■ **Yang Diminta**:
Ringkas paragraf dalam kutipan pilihan di bawah yang diawali "JAKARTA, HUMAS MKRI – Aturan hitungan" menjadi satu kalimat yang lebih pendek. Jangan buang fakta utamanya.

■ **Kutipan Pilihan**:
::::::::::
Aturan Masa Jabatan Bagi Kepala Daerah Terpilih pada Pilkada 2018 Konstitusional
![](https://mkri.id/public/content/berita/original/berita_1690849739_2f9c13dc2cba280d6305.jpg)
JAKARTA, HUMAS MKRI – Aturan hitungan masa jabatan bagi kepala daerah yang terpilih pada 2018 sebagaimana tercantum dalam Pasal 201 ayat (5) Undang-Undang Nomor 10 Tahun 2016 Pemilihan Gubernur, Bupati, dan Walikota (UU Pilkada) tidak bertentangan dengan UUD 1945.
::::::::::
■ **Data Latihan**:
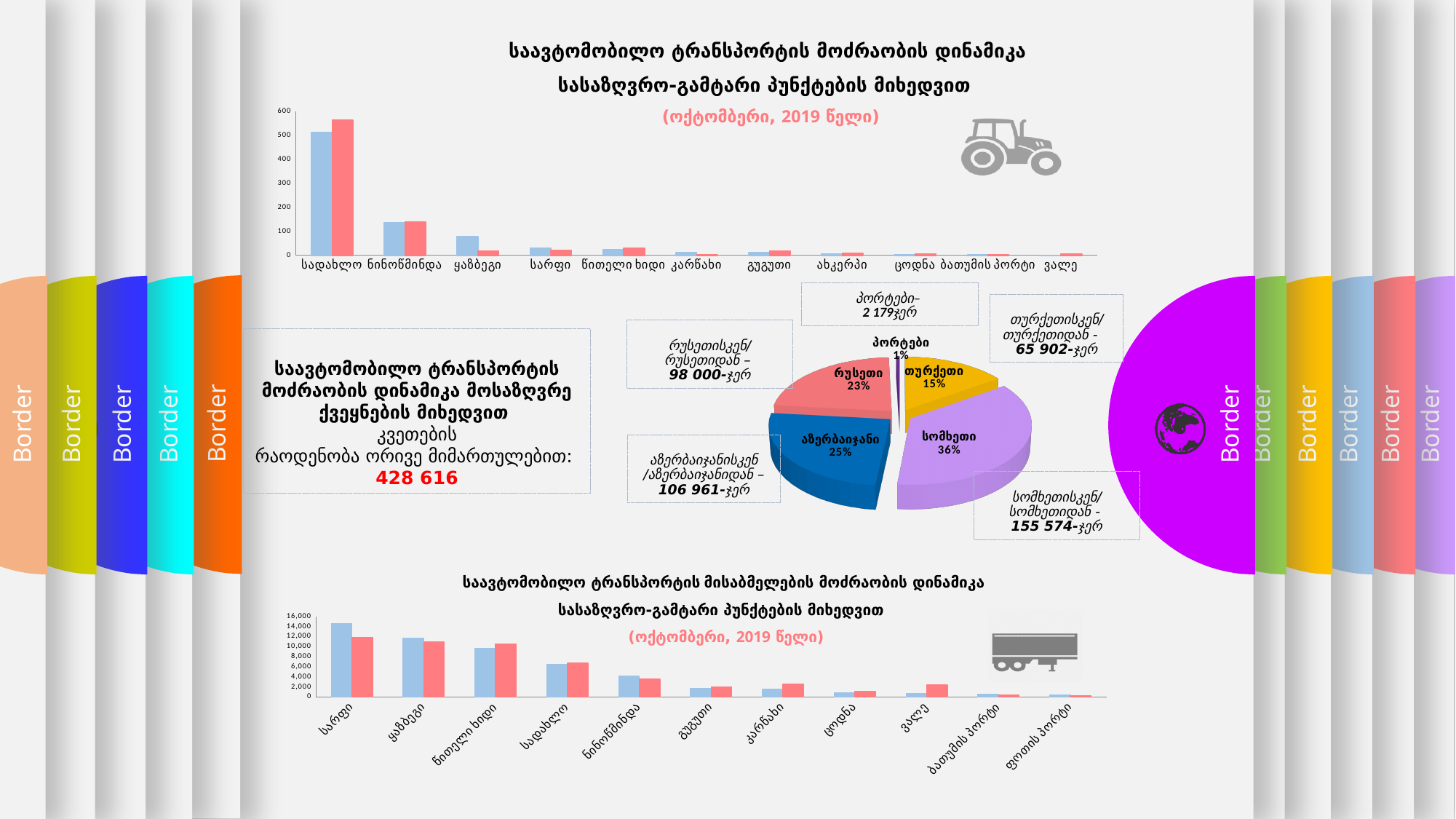
In the top bar chart, is the value for ნინოწმინდა greater or less than 100? greater In the pie chart in the middle of the slide, what share does რუსეთი have? 23% In the pie chart in the middle of the slide, which has the larger share, აზერბაიჯანი or თურქეთი? აზერბაიჯანი What kind of chart is the bottom chart on the slide? bar chart In the pie chart in the middle of the slide, which country has the largest share? სომხეთი In the pie chart in the middle of the slide, how many percentage points larger is the share of სომხეთი than the share of რუსეთი? 13 In the pie chart in the middle of the slide, what share does სომხეთი have? 36% In the pie chart in the middle of the slide, which slice is the smallest? პორტები In the bottom bar chart, is the value for ნინოწმინდა greater or less than 6,000? less In the top bar chart, which category has the highest bars? სადახლო In the top bar chart, how many categories are shown on the x axis? 11 In the pie chart in the middle of the slide, how many slices are there? 5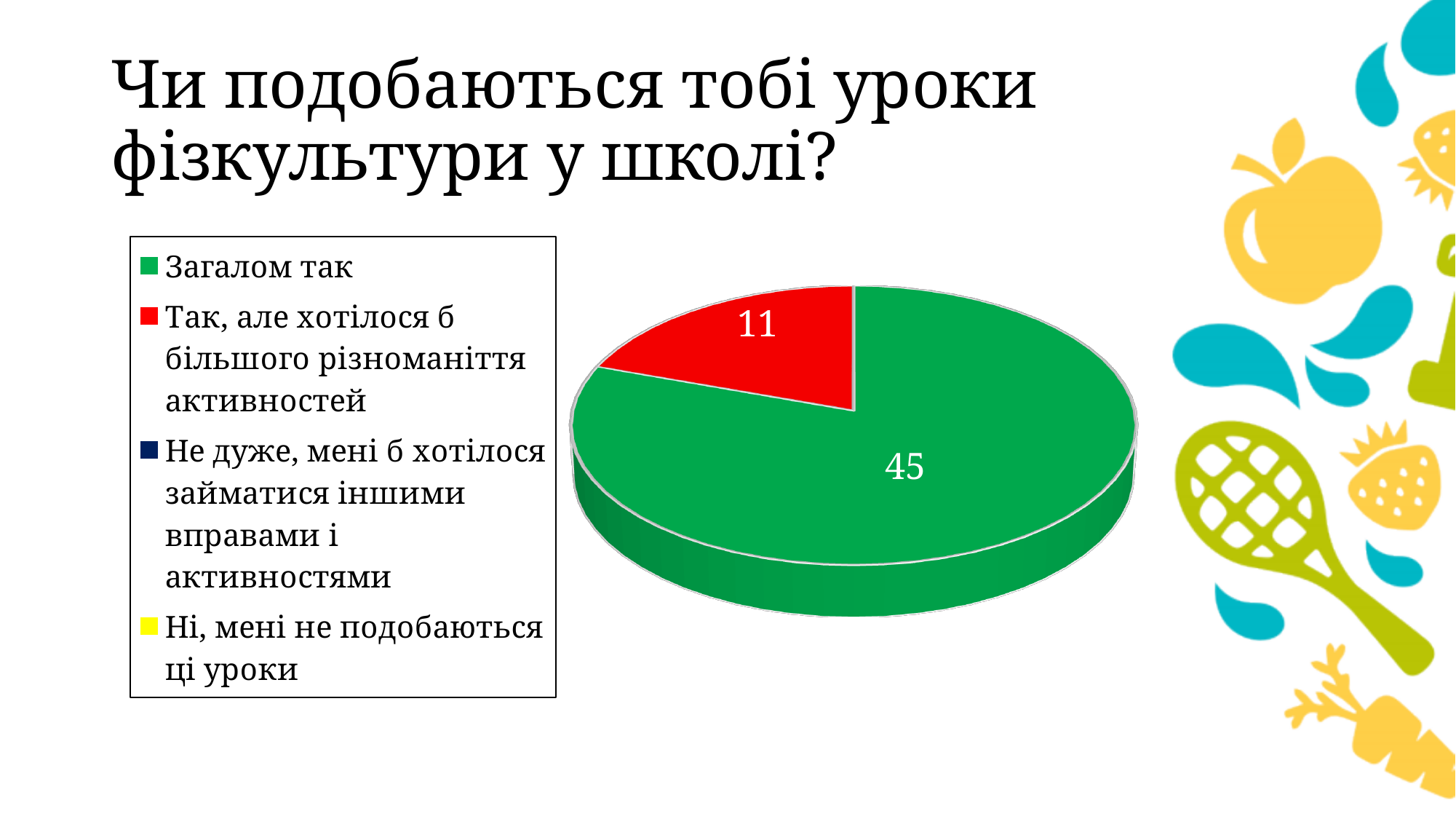
What value is shown for the "Загалом так" slice of the pie chart? 45 Which of the two labelled slices is smaller? Так, але хотілося б більшого різноманіття активностей How many entries does the chart legend list? 4 What is the title of the slide containing the chart? Чи подобаються тобі уроки фізкультури у школі? Which is larger: the value for "Загалом так" or the value for "Так, але хотілося б більшого різноманіття активностей"? Загалом так What value is shown for the "Так, але хотілося б більшого різноманіття активностей" slice of the pie chart? 11 How many slices with data labels are visible in the pie chart? 2 What colour is the "Загалом так" slice in the pie chart? Green What is the difference between the "Загалом так" value and the "Так, але хотілося б більшого різноманіття активностей" value? 34 Which category has the largest slice in the pie chart? Загалом так What type of chart is shown on the slide? Pie chart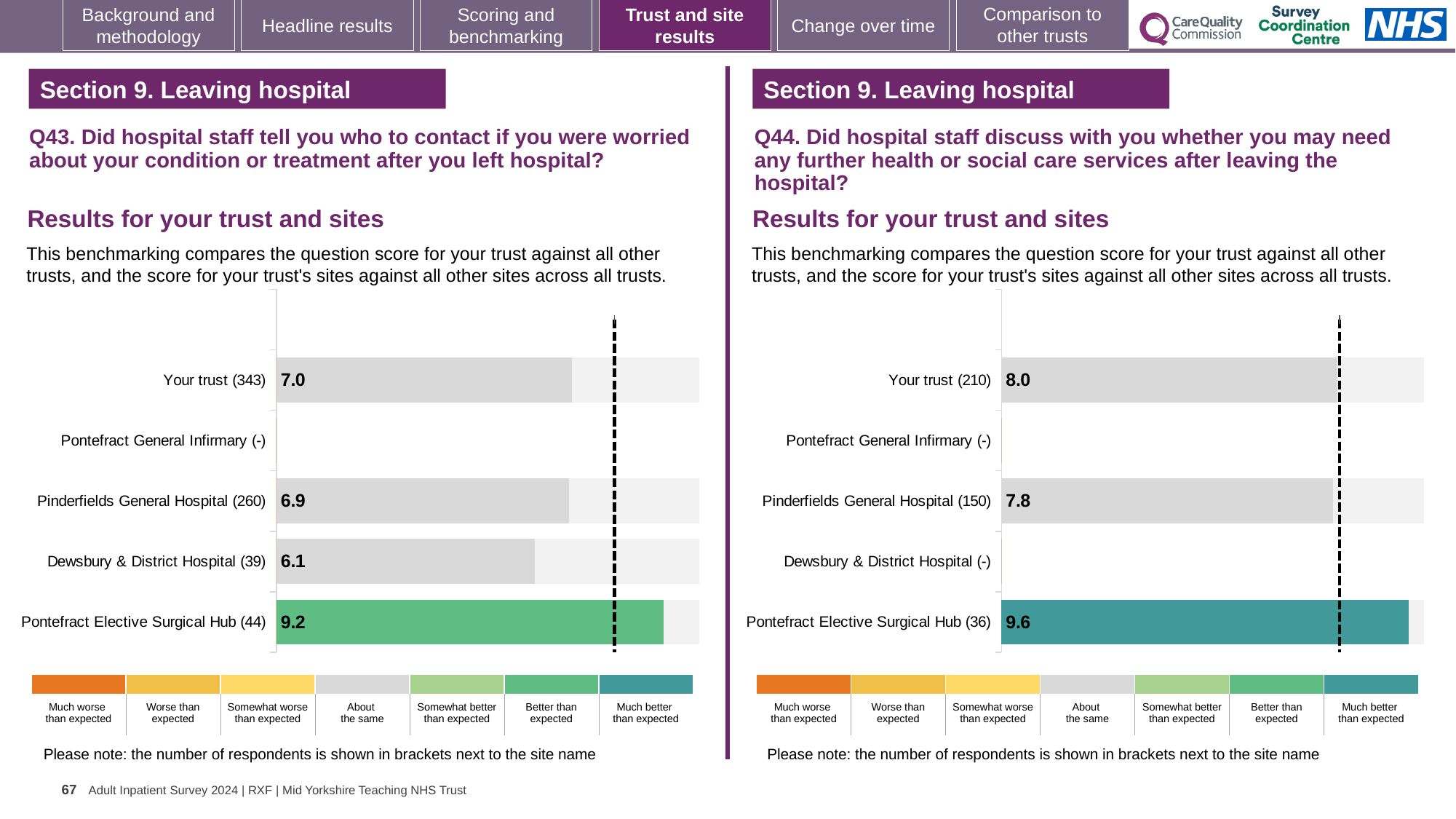
In the Q44 chart on the right, what is the score for Pinderfields General Hospital? 7.8 In the Q43 chart on the left, what is the difference between the scores for Pontefract Elective Surgical Hub and Your trust? 2.2 In the Q44 chart on the right, how many respondents are shown in brackets for Your trust? 210 In the Q43 chart on the left, what is the score for Your trust? 7.0 In the Q43 chart on the left, what is the score for Pontefract Elective Surgical Hub? 9.2 In the Q43 chart on the left, what is the score for Dewsbury & District Hospital? 6.1 In the Q44 chart on the right, what is the difference between the scores for Your trust and Pinderfields General Hospital? 0.2 In the Q44 chart on the right, which site has the highest score? Pontefract Elective Surgical Hub In the Q44 chart on the right, which is larger: the score for Your trust or the score for Pontefract Elective Surgical Hub? Pontefract Elective Surgical Hub What kind of chart is used in the Q43 chart on the left? Bar chart In the Q43 chart on the left, which site has the lowest score? Dewsbury & District Hospital In the Q44 chart on the right, what is the score for Pontefract Elective Surgical Hub? 9.6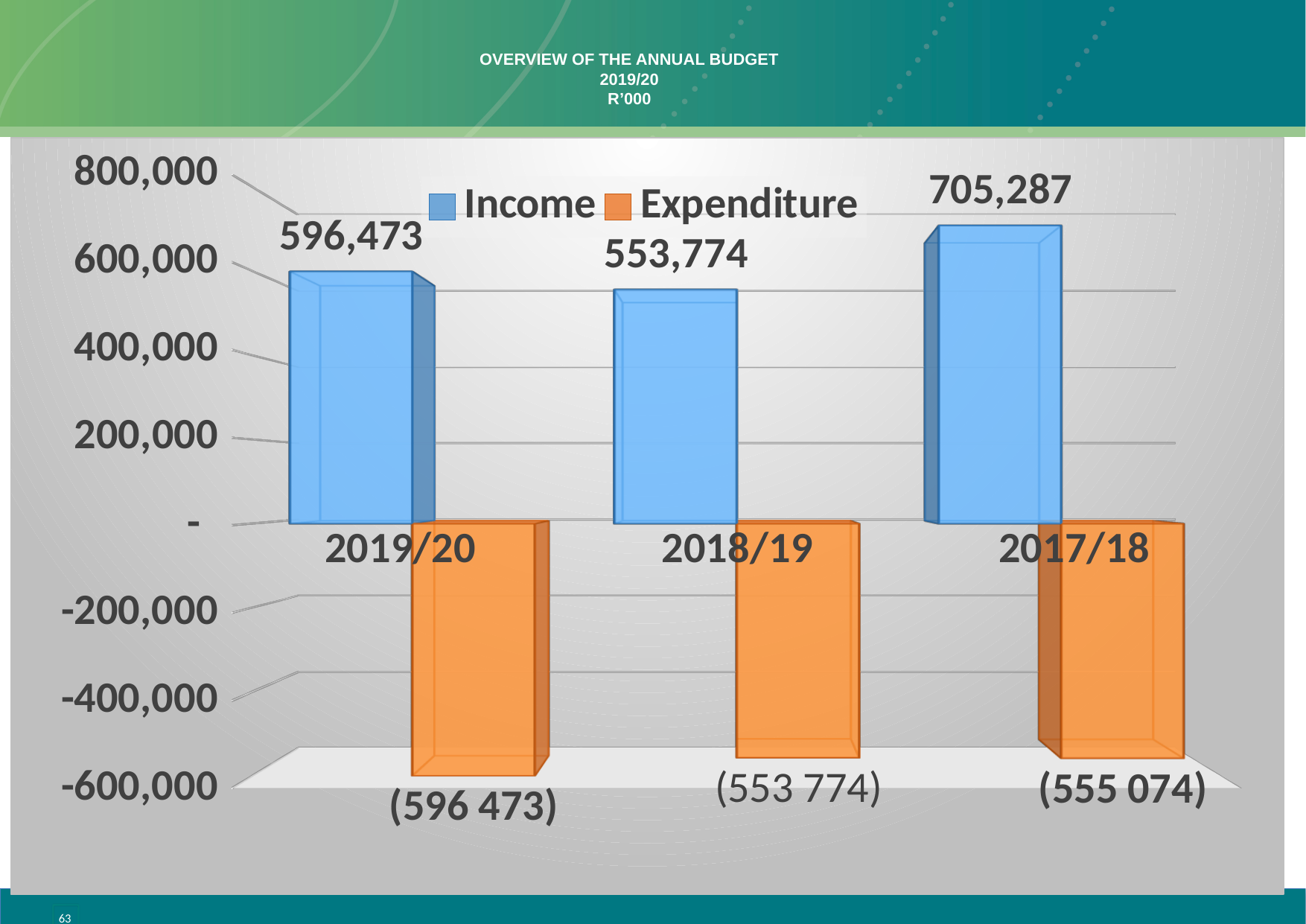
How many years are shown on the x axis? 3 Is the Income value for 2018/19 greater or less than 600,000? less What is the Income value for 2017/18? 705,287 What is the difference between the Income for 2017/18 and the Income for 2018/19? 151,513 How many series does the legend list? 2 Is the Income for 2019/20 larger or smaller than the Income for 2017/18? smaller Which year has the highest Income? 2017/18 What is the Expenditure data label shown for 2017/18? (555 074) What is the Income value for 2019/20? 596,473 What is the difference between the Income for 2019/20 and the Income for 2018/19? 42,699 Which year has the lowest Income? 2018/19 What is the Expenditure data label shown for 2018/19? (553 774)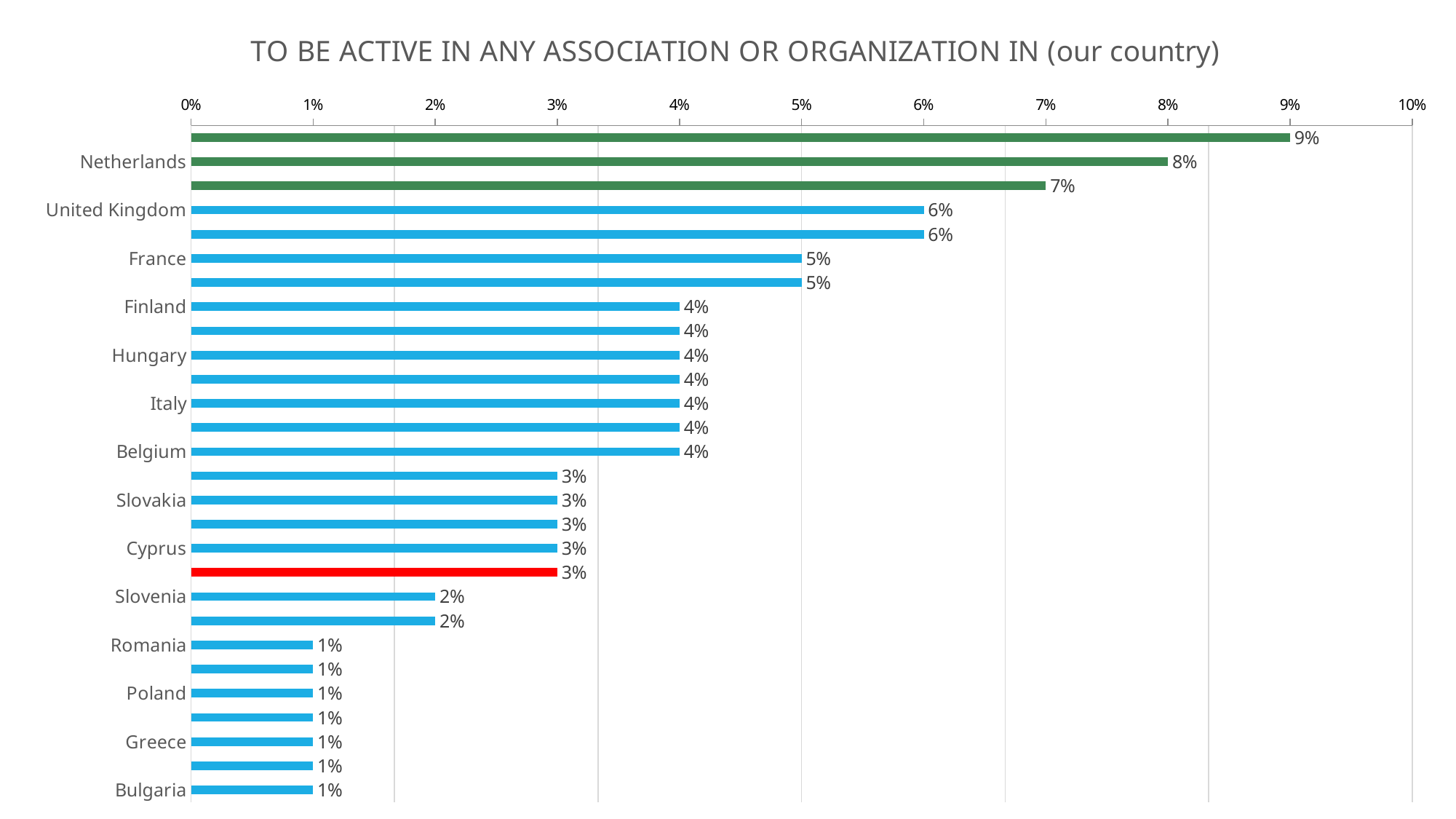
Is the value for Netherlands greater or less than 5%? greater What is the value for United Kingdom? 6% Which has a larger value, Netherlands or France? Netherlands What is the value for Bulgaria? 1% What is the value of the red bar? 3% What kind of chart is shown on the slide? Bar chart What is the highest value shown on the chart? 9% How many bars are plotted on the chart? 28 What is the value for Slovenia? 2% What is the difference between the values for Netherlands and United Kingdom? 2% What is the value for Netherlands? 8% What is the lowest value shown on the chart? 1%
::::::::::
■ **Jawaban Latihan**:
Humas MKRI di Jakarta menyampaikan bahwa aturan hitungan masa jabatan kepala daerah yang terpilih pada 2018, yaitu Pasal 201 ayat (5) UU Nomor 10 Tahun 2016 (UU Pilkada), tidak bertentangan dengan UUD 1945.